Data in this exercise:
=-=-=-=-=

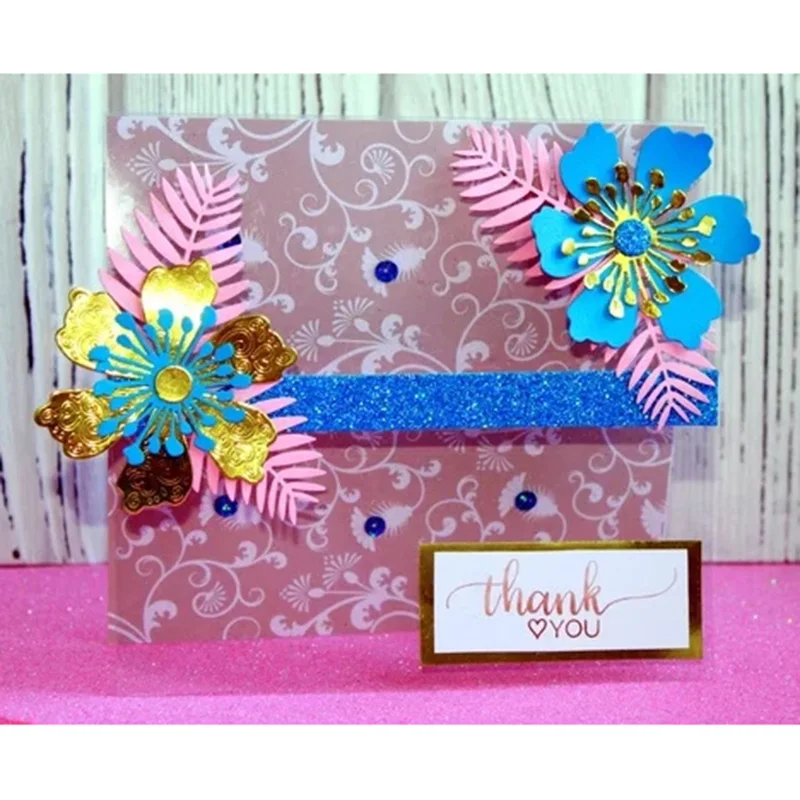 Bunnymoon Flower and Leaves Metal Cutting Dies Embossing Scrapbooking Stencil Craft Cut For DIY Card Handmade | Дом и сад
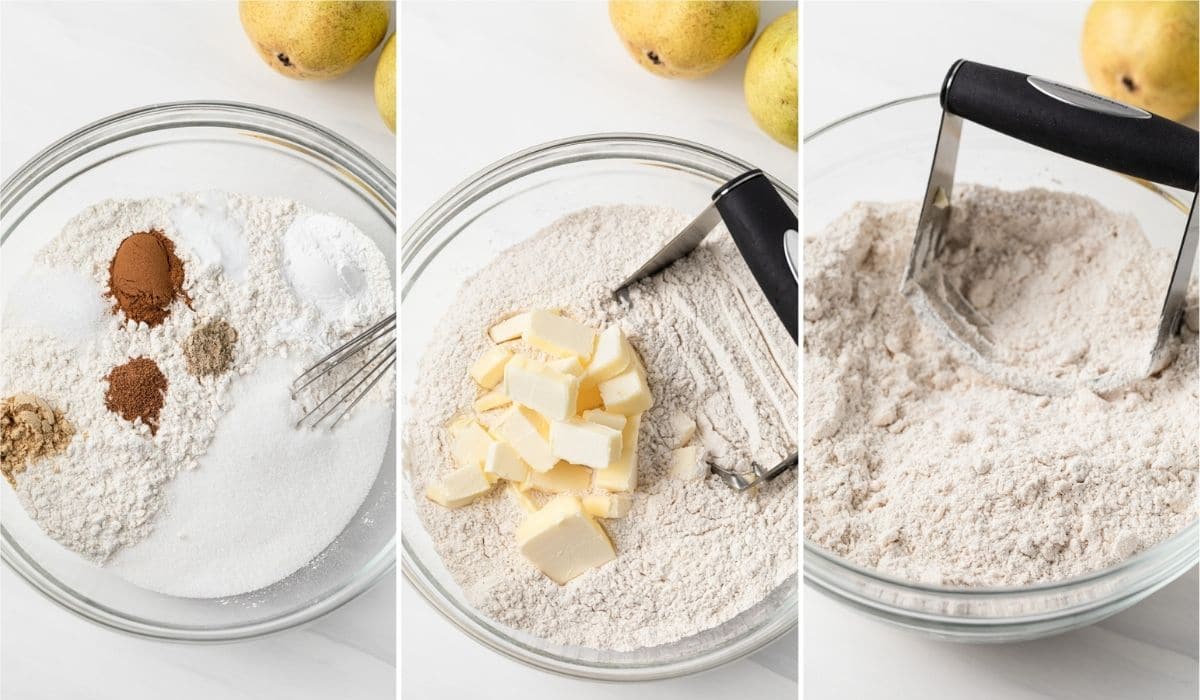 bowl of flour with chai spices, bowl of spiced flour with cubes of butter, and bowl of flour with butter cut in with a pastry blender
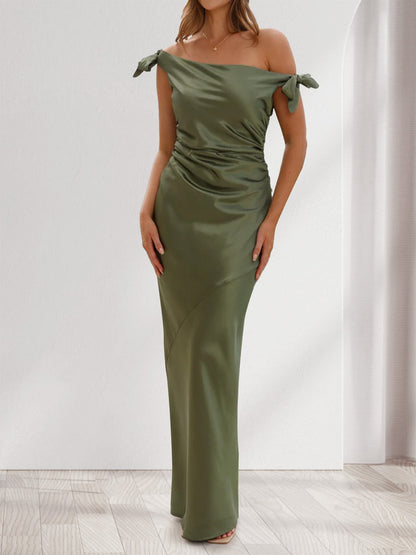 Robe de Soirée Fourreau/Colonne à Épaules Dénudées Sans Manches Froncée Longueur Au Sol avec Nœud(S)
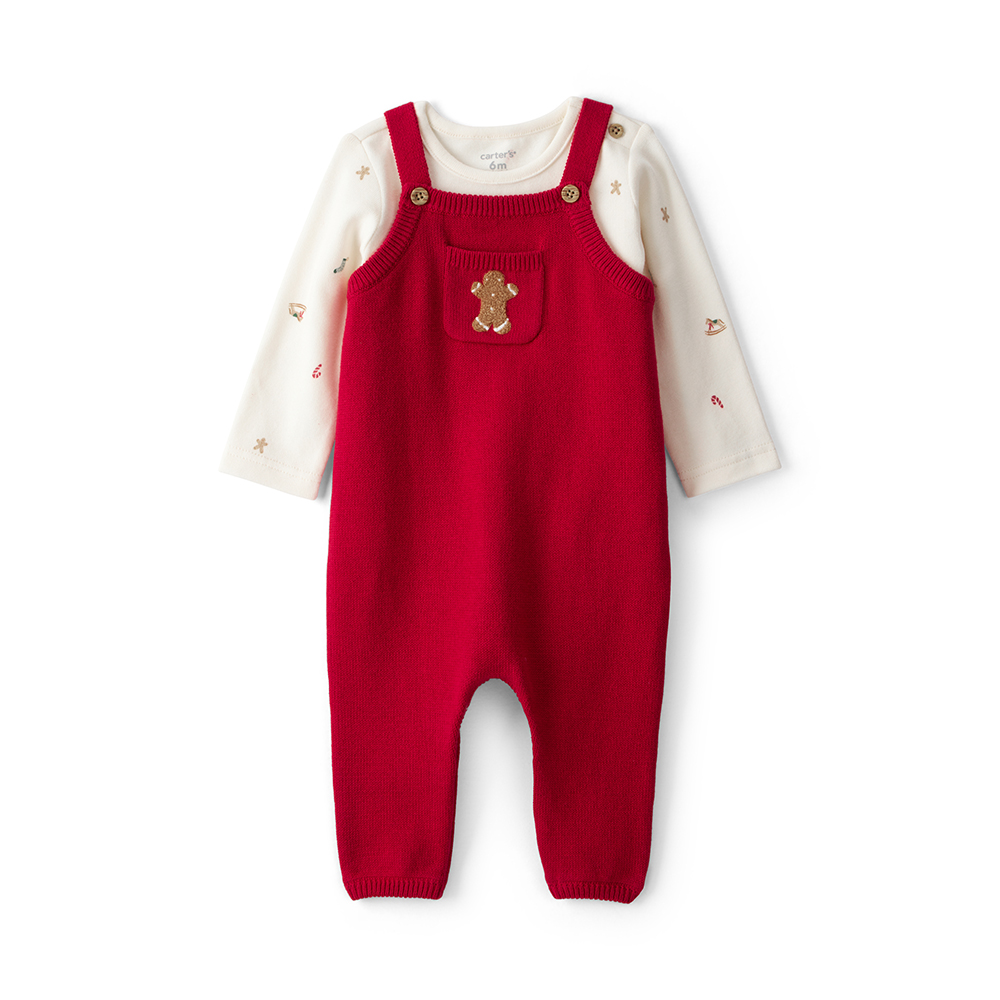 聖誕套裝, 聖誕薑餅人, 寶寶聖誕服, 吊帶褲套裝, 嬰兒節日穿搭, 聖誕拍照服, 節慶服, 新生兒禮物, 彌月禮物, 滿月禮物, 紅色吊帶褲, OEKO-TEX認證, 寶寶派對穿搭, 送同事寶寶, 送親友寶寶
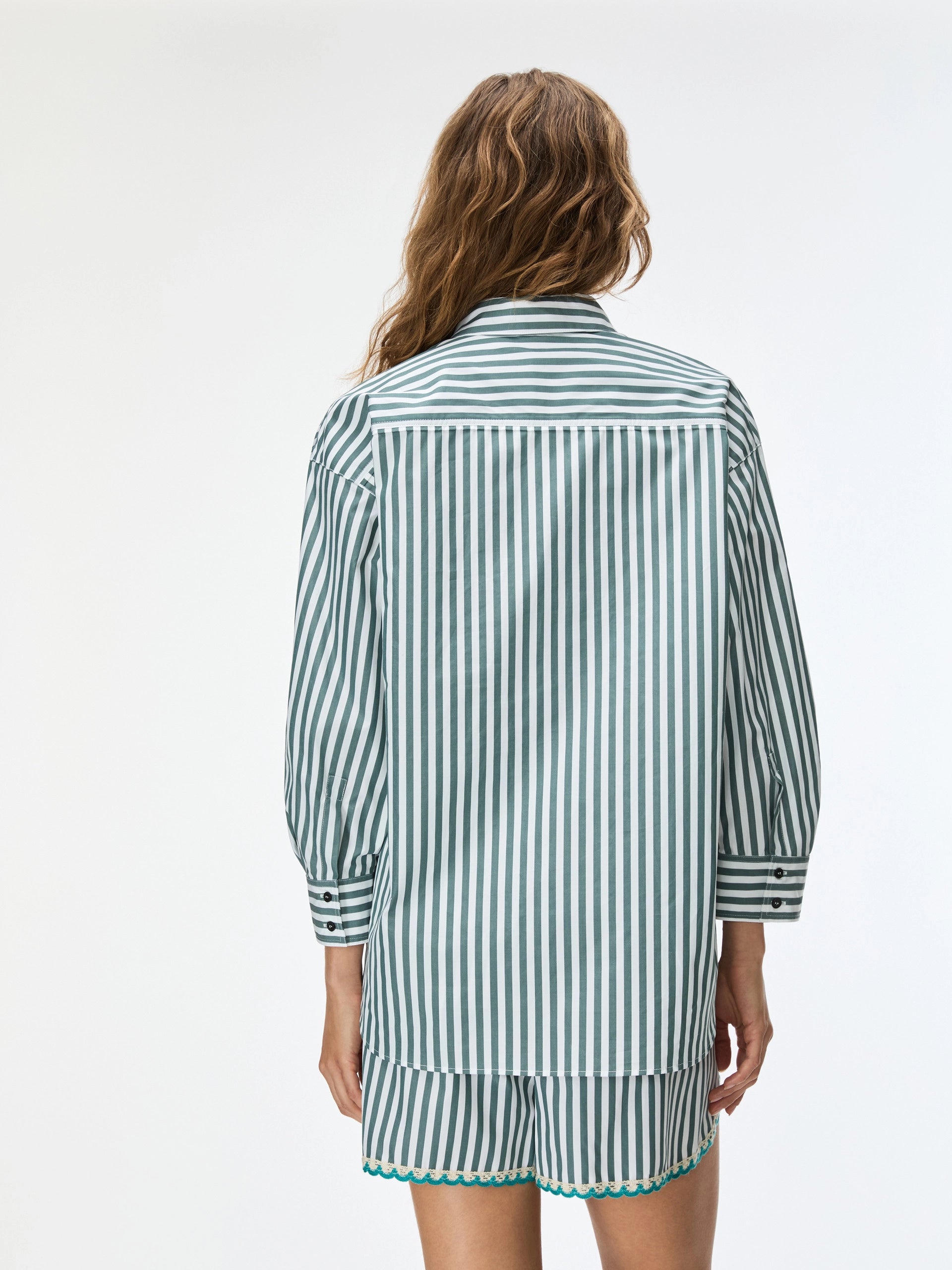 Camicia Over A Righe In Cotone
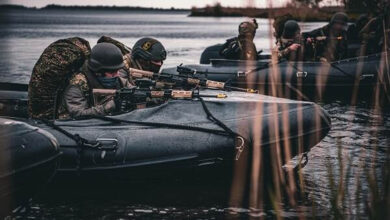 Ukrainian marines on a military training led by the Dutch Armed Forces.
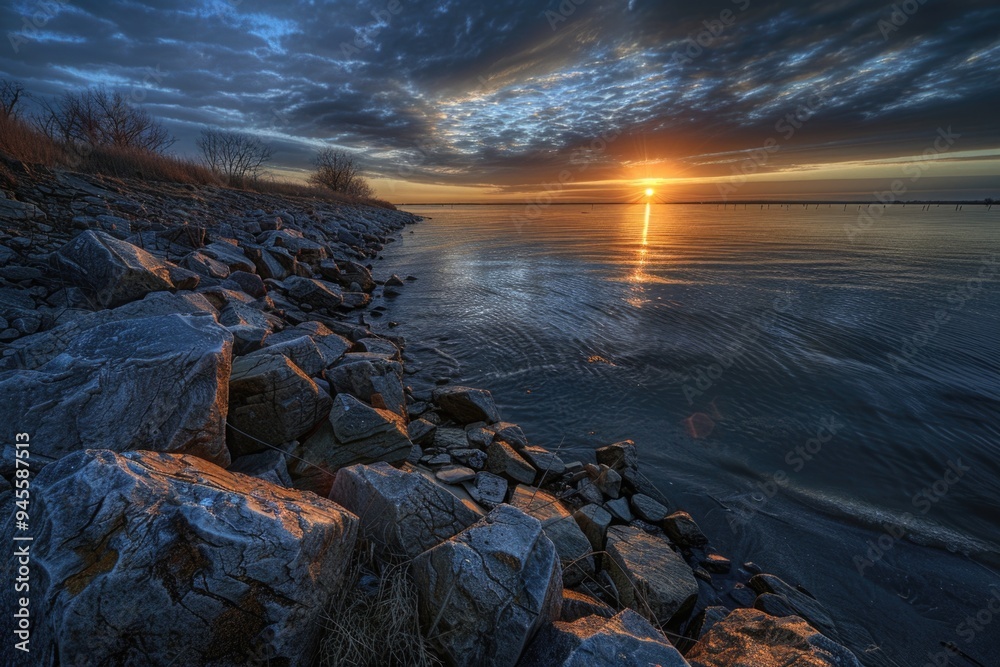 Obraz premium A serene scene of a sunset over a body of water with rocks in the foreground, perfect for use in travel or nature-related projects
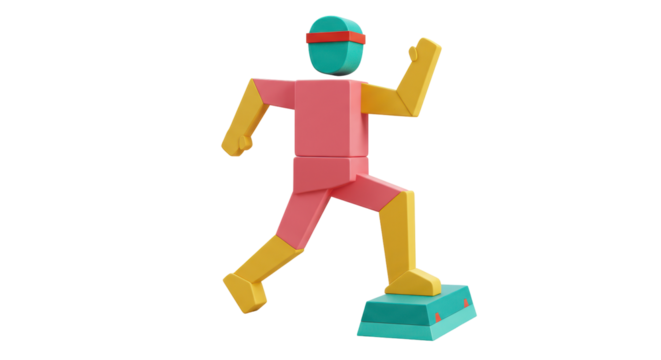 Isolated Abstract Runner Figure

=-=-=-=-=

Task prompt:
Your answer must be the entries repeated exactly, with no pictures.

Finished exercise:
 Bunnymoon Flower and Leaves Metal Cutting Dies Embossing Scrapbooking Stencil Craft Cut For DIY Card Handmade | Дом и сад
 bowl of flour with chai spices, bowl of spiced flour with cubes of butter, and bowl of flour with butter cut in with a pastry blender
 Robe de Soirée Fourreau/Colonne à Épaules Dénudées Sans Manches Froncée Longueur Au Sol avec Nœud(S)
 聖誕套裝, 聖誕薑餅人, 寶寶聖誕服, 吊帶褲套裝, 嬰兒節日穿搭, 聖誕拍照服, 節慶服, 新生兒禮物, 彌月禮物, 滿月禮物, 紅色吊帶褲, OEKO-TEX認證, 寶寶派對穿搭, 送同事寶寶, 送親友寶寶
 Camicia Over A Righe In Cotone
 Ukrainian marines on a military training led by the Dutch Armed Forces.
 Obraz premium A serene scene of a sunset over a body of water with rocks in the foreground, perfect for use in travel or nature-related projects
 Isolated Abstract Runner Figure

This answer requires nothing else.